Conference: ICML2026
arXiv: 2602.17063
Code: TBD
Area: Model Compression / Quantization / Optimization Dynamics
Keywords: Sub-bit compression, sign bit, lock-in theory, geometric tail law, low-rank templates

TL;DR

This paper reveals that post-training weight sign matrices are indistinguishable from i.i.d. Rademacher noise across all architectures, forming a "one-bit wall" for sub-bit compression.

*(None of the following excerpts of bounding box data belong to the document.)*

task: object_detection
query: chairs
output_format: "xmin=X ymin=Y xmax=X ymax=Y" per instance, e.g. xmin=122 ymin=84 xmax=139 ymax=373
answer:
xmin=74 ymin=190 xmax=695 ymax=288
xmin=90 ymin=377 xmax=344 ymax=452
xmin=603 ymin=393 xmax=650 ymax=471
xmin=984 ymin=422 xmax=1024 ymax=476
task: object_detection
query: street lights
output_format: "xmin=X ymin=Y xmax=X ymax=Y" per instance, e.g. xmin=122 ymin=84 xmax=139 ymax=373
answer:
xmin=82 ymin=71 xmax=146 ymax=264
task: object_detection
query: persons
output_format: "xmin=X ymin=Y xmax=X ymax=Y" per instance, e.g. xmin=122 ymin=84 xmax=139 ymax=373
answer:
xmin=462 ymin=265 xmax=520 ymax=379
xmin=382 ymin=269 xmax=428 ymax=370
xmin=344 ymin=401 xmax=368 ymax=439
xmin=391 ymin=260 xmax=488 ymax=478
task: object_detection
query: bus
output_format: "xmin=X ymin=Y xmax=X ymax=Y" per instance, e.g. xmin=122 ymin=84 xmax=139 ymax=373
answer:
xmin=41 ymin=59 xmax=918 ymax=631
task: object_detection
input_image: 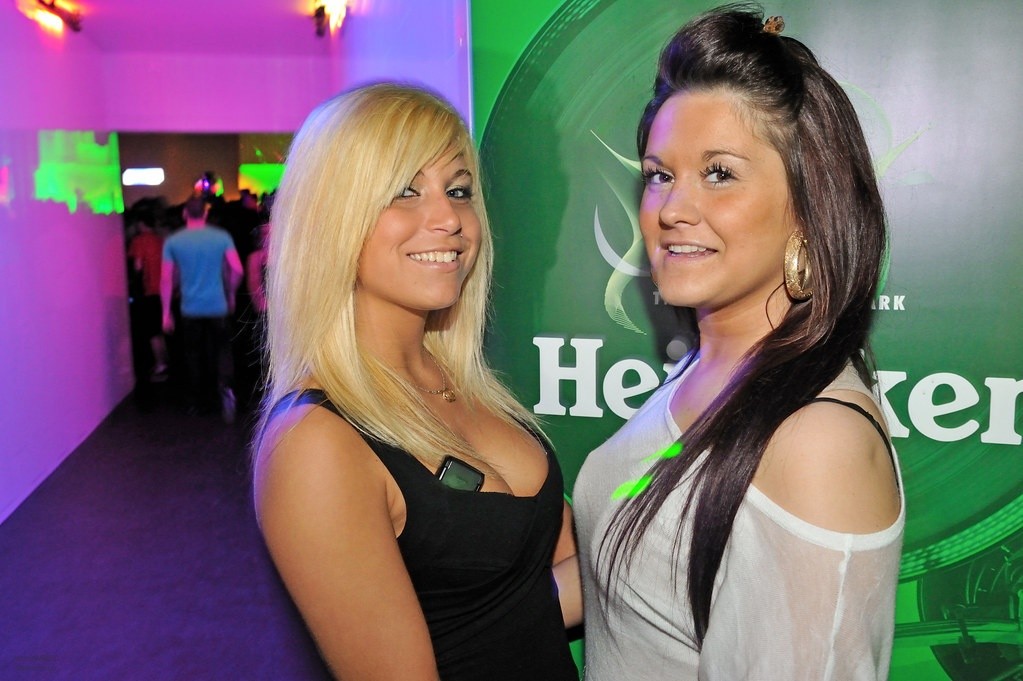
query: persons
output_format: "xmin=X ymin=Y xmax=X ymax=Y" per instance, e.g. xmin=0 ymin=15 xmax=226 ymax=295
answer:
xmin=160 ymin=195 xmax=243 ymax=421
xmin=128 ymin=215 xmax=174 ymax=374
xmin=251 ymin=78 xmax=576 ymax=679
xmin=555 ymin=0 xmax=905 ymax=680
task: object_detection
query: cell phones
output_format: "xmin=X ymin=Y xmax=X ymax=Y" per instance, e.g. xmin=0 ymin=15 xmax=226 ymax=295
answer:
xmin=436 ymin=455 xmax=485 ymax=492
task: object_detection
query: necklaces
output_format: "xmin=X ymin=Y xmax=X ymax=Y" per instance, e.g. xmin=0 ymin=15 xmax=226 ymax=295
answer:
xmin=409 ymin=346 xmax=457 ymax=403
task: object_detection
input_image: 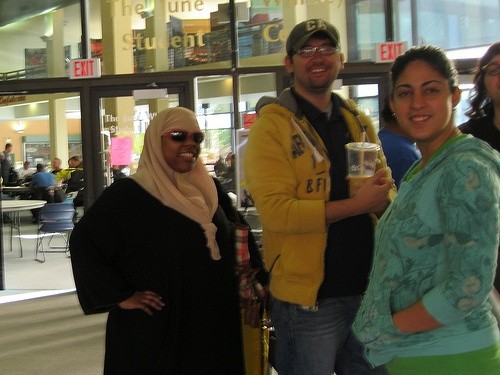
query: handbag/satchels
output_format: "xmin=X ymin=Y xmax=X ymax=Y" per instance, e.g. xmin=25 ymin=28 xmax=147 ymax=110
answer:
xmin=235 ymin=224 xmax=267 ymax=329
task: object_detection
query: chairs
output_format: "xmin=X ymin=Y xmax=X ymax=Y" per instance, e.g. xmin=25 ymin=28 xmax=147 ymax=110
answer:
xmin=35 ymin=203 xmax=76 ymax=263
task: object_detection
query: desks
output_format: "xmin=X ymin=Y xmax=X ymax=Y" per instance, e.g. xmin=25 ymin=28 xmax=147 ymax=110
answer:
xmin=0 ymin=199 xmax=48 ymax=258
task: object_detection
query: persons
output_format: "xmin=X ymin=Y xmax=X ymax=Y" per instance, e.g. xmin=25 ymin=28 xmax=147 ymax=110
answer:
xmin=350 ymin=45 xmax=500 ymax=375
xmin=69 ymin=107 xmax=270 ymax=375
xmin=377 ymin=96 xmax=423 ymax=194
xmin=214 ymin=151 xmax=237 ymax=188
xmin=0 ymin=143 xmax=84 ymax=223
xmin=456 ymin=40 xmax=500 ymax=152
xmin=244 ymin=17 xmax=399 ymax=375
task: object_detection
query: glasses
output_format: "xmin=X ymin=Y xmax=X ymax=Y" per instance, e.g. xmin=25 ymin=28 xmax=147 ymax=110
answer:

Using stopping time analysis, it proves this pseudo-randomness is actually the "locking" of initialization signs. Based on this, it proposes a from-scratch training scheme using low-rank sign templates + gap initialization + boundary log-barrier regularization to amortize sign bits to nearly 0 bit/weight.

Background & Motivation

Background: Model compression mainstream follows the "few-bit" path, combining 2~4 bit quantization, low-rank decomposition, pruning, and entropy coding. Compressing the magnitude \(A=|W|\) to below 1 bit per weight is not difficult. At this scale, the sign bit \(S=\mathrm{sign}(W)\) is treated as a relatively small fixed overhead and is rarely discussed.

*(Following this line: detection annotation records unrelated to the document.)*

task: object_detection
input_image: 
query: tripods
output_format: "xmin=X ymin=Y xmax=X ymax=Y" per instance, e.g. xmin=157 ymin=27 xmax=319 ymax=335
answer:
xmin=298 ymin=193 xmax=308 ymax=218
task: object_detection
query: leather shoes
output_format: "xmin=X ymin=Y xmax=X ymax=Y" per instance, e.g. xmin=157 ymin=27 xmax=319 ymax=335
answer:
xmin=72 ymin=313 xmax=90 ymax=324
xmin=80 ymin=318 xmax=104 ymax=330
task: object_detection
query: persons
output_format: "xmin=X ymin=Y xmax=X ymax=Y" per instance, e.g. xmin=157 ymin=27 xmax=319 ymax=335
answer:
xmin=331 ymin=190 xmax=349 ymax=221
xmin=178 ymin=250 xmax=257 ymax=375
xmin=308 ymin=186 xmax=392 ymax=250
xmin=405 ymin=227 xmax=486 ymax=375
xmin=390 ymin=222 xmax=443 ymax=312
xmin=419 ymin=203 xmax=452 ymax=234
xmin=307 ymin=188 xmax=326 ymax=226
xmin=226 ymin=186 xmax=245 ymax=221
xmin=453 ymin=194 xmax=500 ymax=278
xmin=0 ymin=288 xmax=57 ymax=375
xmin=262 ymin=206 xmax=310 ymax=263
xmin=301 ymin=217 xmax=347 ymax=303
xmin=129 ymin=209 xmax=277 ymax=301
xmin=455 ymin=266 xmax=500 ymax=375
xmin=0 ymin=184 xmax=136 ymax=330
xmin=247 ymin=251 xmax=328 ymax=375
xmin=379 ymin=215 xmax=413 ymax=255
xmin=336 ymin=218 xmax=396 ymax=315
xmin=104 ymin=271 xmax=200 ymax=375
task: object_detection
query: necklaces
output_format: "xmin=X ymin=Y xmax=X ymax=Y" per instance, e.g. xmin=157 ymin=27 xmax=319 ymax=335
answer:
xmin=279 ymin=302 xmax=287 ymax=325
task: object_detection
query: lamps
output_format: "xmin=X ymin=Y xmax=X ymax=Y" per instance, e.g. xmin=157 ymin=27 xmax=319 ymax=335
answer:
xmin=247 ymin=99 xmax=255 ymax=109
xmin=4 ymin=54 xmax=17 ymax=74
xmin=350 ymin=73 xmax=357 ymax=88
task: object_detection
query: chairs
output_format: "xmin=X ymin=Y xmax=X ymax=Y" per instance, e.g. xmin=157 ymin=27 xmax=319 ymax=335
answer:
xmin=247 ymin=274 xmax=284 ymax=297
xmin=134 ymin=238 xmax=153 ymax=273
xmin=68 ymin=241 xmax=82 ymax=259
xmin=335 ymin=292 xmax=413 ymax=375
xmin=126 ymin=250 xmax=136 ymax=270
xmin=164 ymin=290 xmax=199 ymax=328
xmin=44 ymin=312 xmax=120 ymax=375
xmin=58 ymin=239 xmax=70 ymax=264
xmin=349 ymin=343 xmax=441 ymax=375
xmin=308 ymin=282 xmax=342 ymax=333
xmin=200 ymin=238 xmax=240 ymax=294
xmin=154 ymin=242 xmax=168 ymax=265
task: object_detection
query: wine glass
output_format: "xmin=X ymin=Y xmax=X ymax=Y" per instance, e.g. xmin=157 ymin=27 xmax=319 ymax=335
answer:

Limitations of Prior Work: Once the target drops to the "sub-bit" regime (average <1 bit per weight), the sign bit becomes an incompressible bottleneck. The authors systematically tested three things on MLP-Mixer / ResNet18 / TinyLlama-1.1B: (i) the best rank-\(r\) Frobenius approximation error \(E_r(S)\) of the sign matrix \(S\) decays significantly slower than \(E_r(A)\); (ii) Two-sample Kolmogorov–Smirnov tests show normalized singular values of \(S\) are nearly indistinguishable from i.i.d. Rademacher; (iii) the entropy rate proxy \(\widehat{H}_{\mathrm{RD}}\approx 1\) from Shannon rate-distortion lower bounds implies signs have almost no redundancy.

Key Challenge: Post-training sign matrices "look like noise," yet from a single-coordinate perspective, most weights maintain their initialization signs, with flip ratios consistently below 0.5. These two facts—"marginal distribution like i.i.d. Rademacher" and "highly persistent coordinate-wise trajectories"—must coexist.

Goal: (1) Identify a mathematical mechanism explaining "pseudo-random distribution + strong persistence"; (2) Use this mechanism to transform sign bits from a bottleneck into a controllable variable.

Key Insight: View a single scalar weight as a 1D stochastic process \((w_t)\). A sign change can only occur by crossing the zero boundary. If training dynamics keep weights in "outer regions" far from 0, sign flips are necessarily triggered by rare boundary-crossing events—a Freidlin–Wentzell type stopping/first-passage problem.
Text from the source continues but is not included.